PROBLEM DESCRIPTION: Count the lines in the rows below that contain the string "instances", matching case exactly, and reply with the number alone.
— Start of RECORDS TO PROCESS —
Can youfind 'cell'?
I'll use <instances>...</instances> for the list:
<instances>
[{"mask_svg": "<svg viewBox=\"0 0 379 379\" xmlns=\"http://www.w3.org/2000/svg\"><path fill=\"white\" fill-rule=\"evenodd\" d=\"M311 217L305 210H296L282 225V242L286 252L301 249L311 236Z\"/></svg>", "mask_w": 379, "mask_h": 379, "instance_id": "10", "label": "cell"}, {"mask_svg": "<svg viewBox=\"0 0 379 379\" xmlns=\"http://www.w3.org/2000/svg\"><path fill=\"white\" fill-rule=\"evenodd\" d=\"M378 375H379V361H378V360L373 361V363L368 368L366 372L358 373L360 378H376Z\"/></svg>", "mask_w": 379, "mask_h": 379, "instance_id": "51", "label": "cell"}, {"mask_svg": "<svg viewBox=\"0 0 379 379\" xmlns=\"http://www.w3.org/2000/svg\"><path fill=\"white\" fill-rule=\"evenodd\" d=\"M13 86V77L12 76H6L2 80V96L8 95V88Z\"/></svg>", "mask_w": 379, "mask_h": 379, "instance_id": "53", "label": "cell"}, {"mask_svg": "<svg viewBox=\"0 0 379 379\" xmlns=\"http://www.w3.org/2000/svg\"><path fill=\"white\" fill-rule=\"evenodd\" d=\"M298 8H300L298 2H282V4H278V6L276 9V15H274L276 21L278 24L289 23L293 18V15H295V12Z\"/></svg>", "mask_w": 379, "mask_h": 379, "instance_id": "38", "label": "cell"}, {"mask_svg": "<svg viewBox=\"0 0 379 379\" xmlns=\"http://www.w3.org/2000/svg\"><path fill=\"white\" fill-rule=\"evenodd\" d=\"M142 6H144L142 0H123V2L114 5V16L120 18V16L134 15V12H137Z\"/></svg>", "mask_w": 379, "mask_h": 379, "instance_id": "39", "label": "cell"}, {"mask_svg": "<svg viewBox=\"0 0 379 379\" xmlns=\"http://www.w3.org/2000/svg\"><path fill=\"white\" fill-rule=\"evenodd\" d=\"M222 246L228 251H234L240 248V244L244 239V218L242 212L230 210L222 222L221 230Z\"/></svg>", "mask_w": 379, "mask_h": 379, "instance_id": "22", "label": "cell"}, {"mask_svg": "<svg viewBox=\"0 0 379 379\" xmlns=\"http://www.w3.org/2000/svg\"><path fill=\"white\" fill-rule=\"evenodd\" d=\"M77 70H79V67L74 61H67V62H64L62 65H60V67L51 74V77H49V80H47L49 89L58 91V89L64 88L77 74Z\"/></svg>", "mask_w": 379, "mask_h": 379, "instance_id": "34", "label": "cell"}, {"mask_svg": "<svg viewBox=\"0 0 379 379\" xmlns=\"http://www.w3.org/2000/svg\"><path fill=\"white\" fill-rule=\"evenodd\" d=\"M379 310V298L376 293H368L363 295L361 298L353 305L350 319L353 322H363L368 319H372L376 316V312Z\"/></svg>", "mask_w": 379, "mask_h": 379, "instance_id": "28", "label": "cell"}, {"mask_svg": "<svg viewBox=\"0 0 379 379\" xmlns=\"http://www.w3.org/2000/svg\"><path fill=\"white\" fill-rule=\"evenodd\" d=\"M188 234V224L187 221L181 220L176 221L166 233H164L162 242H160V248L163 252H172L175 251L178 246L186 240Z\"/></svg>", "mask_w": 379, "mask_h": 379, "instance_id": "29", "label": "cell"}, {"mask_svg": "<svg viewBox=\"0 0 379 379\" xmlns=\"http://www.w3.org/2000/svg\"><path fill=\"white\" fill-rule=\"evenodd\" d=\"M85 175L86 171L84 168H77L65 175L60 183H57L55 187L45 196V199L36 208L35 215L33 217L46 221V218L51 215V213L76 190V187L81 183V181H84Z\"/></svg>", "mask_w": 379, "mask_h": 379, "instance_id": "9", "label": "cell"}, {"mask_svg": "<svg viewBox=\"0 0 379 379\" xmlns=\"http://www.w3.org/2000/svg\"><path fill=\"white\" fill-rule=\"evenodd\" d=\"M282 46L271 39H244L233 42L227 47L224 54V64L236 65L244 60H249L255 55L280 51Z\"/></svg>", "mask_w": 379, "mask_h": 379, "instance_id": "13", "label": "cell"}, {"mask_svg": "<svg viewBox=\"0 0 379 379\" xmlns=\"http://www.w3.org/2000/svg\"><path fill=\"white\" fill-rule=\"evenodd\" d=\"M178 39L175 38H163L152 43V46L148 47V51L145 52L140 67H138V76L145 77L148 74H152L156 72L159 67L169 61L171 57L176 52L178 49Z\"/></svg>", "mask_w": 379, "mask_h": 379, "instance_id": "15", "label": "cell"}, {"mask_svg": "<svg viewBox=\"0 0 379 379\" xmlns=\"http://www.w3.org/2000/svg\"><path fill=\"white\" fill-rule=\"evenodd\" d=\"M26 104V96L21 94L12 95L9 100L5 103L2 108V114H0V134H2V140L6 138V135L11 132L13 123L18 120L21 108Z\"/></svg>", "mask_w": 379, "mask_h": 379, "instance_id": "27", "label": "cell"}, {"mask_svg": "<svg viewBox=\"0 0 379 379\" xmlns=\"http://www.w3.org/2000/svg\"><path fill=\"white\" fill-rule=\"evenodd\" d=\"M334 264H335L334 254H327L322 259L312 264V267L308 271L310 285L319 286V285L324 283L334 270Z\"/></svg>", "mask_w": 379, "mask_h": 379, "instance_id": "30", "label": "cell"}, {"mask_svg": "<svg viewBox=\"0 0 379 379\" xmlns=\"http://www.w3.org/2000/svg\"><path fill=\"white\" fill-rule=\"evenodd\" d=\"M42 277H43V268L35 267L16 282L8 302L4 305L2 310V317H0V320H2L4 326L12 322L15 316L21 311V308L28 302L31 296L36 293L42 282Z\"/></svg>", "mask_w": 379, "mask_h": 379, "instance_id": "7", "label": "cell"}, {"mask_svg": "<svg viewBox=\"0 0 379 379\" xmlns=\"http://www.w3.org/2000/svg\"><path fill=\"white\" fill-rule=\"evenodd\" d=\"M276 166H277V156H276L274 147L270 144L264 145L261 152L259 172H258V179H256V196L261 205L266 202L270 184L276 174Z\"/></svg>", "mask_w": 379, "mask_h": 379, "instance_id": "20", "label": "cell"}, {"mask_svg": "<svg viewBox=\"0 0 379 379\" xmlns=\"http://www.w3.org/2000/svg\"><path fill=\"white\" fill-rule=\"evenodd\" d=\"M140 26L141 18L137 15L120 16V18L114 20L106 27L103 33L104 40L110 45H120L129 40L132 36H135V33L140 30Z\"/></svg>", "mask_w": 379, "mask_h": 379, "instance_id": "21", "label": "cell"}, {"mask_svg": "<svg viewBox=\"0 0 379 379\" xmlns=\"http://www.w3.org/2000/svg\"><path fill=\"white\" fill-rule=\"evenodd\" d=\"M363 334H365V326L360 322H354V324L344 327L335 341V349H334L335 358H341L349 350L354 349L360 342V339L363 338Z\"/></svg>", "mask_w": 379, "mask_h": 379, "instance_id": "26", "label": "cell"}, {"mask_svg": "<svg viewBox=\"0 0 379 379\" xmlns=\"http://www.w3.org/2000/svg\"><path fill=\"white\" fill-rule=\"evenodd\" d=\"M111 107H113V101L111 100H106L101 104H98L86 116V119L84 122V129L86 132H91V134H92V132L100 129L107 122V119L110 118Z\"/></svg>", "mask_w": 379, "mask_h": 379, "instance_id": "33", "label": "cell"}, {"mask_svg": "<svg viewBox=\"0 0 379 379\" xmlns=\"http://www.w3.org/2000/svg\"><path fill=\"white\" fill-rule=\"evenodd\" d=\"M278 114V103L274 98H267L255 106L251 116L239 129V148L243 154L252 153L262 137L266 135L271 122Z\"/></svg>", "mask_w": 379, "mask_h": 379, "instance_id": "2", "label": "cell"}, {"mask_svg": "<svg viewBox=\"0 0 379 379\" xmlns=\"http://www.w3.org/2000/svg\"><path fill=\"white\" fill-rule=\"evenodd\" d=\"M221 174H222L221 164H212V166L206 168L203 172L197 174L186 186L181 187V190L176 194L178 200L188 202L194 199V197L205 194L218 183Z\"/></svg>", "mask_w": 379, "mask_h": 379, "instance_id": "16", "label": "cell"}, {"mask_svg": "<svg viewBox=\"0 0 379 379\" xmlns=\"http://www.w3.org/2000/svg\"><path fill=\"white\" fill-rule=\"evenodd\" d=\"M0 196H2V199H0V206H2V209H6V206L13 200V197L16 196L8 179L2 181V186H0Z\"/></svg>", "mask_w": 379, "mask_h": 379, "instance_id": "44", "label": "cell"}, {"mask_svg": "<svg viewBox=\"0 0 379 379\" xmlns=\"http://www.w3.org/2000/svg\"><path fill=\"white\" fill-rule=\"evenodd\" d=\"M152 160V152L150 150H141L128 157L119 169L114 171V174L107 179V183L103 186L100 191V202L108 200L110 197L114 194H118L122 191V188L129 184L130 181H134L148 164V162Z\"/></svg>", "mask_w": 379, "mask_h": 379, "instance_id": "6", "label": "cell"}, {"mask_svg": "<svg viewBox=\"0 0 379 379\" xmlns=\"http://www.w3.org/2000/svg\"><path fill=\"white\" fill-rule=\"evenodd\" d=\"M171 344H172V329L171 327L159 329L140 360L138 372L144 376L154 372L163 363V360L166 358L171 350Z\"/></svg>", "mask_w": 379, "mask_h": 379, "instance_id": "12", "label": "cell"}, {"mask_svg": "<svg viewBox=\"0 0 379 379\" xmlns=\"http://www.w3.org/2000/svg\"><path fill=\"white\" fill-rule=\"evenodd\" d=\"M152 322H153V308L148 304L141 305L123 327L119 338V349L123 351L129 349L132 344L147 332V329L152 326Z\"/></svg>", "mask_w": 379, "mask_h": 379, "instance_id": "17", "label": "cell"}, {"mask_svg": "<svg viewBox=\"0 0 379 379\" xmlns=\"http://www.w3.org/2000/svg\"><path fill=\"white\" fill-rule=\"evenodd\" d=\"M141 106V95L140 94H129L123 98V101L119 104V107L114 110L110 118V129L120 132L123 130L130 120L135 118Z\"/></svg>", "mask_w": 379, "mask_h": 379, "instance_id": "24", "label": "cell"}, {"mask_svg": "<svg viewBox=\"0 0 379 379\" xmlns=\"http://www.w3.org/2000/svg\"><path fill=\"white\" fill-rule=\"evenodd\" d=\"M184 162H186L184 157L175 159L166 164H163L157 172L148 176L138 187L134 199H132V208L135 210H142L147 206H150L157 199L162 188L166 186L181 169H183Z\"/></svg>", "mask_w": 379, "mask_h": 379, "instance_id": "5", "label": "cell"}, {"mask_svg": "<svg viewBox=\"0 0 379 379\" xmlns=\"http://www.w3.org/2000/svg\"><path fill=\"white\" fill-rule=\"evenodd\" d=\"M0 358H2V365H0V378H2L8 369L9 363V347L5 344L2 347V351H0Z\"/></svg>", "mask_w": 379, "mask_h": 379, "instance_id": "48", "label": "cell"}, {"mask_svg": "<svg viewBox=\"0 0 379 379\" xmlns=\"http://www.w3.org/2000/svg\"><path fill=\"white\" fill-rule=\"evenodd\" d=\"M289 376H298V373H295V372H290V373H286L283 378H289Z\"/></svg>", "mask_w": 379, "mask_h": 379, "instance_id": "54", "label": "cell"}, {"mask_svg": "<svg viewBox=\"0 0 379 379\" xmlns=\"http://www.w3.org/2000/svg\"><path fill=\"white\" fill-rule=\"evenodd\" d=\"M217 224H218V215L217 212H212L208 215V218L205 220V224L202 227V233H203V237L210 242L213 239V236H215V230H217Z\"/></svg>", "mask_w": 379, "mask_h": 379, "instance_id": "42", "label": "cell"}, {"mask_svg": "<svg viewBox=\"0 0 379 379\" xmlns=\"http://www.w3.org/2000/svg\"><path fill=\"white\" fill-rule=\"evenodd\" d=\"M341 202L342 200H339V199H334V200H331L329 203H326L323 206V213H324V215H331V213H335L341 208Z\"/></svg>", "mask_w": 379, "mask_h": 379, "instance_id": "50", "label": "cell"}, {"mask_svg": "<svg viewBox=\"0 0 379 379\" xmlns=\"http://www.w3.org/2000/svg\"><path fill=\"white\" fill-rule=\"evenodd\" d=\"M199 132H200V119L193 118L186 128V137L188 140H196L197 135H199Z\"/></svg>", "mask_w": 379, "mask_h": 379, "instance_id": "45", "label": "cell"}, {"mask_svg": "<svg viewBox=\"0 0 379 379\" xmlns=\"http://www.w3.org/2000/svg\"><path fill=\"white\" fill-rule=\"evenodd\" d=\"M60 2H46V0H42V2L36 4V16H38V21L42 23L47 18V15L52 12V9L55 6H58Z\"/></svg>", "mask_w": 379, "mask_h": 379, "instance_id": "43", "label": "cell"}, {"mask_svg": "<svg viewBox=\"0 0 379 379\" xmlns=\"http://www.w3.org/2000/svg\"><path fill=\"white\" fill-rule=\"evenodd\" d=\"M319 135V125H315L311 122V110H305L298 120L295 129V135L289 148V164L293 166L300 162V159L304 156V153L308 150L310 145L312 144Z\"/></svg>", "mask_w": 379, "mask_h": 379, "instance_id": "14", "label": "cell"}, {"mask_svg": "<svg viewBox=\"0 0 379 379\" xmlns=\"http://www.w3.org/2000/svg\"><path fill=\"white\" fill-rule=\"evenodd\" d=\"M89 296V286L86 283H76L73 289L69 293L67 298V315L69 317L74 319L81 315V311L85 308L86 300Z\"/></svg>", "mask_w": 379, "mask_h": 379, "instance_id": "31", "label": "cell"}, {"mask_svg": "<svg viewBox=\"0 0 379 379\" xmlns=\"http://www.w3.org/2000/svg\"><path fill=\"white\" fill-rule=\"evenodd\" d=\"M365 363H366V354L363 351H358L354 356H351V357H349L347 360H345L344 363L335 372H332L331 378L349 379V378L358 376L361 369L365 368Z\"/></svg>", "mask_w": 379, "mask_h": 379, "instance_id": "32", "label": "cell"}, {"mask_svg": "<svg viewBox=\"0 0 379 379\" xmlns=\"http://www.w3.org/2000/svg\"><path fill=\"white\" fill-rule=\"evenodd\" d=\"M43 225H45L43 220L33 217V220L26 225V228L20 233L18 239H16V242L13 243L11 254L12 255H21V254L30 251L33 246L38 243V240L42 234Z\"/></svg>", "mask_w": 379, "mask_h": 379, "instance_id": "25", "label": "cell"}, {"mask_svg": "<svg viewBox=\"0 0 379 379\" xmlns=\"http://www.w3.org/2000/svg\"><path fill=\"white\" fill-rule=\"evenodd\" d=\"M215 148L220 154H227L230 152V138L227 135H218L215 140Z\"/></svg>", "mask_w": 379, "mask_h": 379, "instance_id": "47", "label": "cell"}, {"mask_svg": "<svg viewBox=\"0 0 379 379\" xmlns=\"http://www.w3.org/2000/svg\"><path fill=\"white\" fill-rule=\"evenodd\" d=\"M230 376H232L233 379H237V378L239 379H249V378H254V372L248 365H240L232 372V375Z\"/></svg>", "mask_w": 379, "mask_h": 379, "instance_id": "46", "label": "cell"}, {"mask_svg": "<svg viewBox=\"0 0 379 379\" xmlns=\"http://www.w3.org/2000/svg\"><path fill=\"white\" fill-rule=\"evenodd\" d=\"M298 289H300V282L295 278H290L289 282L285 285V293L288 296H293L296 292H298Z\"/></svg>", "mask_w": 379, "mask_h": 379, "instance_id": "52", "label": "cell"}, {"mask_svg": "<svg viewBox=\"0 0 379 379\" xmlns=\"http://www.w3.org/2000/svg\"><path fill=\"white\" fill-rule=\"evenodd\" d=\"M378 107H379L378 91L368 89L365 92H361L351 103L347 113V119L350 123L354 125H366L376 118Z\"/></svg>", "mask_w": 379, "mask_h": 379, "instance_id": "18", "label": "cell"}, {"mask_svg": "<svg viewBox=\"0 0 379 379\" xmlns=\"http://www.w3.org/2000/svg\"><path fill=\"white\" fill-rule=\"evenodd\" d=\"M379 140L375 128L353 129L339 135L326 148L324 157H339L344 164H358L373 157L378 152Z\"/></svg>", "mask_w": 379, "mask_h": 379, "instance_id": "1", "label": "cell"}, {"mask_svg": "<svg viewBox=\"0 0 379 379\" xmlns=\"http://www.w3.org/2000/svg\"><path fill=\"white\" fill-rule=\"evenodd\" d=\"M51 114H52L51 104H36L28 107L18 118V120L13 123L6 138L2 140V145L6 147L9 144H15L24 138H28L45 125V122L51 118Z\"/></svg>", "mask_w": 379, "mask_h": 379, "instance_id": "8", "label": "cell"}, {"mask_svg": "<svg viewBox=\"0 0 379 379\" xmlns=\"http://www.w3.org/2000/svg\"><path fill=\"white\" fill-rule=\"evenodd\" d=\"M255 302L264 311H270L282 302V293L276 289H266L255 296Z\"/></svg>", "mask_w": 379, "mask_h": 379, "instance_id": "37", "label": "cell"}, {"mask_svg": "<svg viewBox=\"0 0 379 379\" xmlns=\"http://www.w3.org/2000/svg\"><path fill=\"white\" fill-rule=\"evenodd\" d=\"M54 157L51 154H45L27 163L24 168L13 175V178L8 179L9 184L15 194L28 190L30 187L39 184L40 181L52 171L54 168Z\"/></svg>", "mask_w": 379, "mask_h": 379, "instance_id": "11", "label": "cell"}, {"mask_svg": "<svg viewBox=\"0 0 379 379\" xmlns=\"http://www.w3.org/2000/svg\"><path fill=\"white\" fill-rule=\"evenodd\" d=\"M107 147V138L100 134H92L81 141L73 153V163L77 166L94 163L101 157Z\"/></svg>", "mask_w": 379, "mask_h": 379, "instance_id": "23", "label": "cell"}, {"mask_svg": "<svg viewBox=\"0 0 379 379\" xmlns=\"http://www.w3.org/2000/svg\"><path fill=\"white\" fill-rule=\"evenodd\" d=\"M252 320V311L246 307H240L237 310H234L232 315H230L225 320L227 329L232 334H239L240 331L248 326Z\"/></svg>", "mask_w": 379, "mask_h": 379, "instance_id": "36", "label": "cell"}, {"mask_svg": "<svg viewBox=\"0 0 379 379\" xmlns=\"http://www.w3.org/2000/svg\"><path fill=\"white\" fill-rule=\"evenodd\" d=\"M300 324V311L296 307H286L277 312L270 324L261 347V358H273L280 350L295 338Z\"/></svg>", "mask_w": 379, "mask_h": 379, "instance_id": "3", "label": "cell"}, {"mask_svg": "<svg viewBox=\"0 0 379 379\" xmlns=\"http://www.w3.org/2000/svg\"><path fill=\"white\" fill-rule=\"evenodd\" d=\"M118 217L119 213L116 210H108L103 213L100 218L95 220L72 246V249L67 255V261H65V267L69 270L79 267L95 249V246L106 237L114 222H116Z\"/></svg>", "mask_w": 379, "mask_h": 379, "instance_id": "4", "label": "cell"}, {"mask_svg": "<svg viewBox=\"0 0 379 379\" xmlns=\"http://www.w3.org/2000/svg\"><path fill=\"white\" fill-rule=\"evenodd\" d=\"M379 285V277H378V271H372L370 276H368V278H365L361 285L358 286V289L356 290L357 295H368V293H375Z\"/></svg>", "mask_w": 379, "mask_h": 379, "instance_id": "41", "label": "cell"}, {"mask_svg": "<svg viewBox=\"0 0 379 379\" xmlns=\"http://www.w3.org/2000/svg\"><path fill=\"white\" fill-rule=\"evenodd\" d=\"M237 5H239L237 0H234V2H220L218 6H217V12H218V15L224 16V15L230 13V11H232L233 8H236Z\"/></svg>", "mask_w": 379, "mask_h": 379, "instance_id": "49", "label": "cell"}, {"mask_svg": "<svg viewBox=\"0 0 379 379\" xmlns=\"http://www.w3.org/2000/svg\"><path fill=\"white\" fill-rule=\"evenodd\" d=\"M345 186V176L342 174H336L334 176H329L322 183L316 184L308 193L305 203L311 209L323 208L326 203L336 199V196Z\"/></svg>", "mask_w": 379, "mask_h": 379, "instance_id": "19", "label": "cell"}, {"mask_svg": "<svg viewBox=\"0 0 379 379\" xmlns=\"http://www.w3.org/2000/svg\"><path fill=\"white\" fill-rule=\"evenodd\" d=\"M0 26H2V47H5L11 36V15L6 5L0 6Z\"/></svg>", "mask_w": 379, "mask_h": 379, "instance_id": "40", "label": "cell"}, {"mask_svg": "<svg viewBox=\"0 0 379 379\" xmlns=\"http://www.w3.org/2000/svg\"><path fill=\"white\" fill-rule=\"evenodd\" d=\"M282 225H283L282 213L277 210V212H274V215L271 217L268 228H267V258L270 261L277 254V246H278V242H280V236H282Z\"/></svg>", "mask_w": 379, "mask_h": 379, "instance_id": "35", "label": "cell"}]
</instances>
— End of RECORDS TO PROCESS —
PROBLEM SOLUTION: 3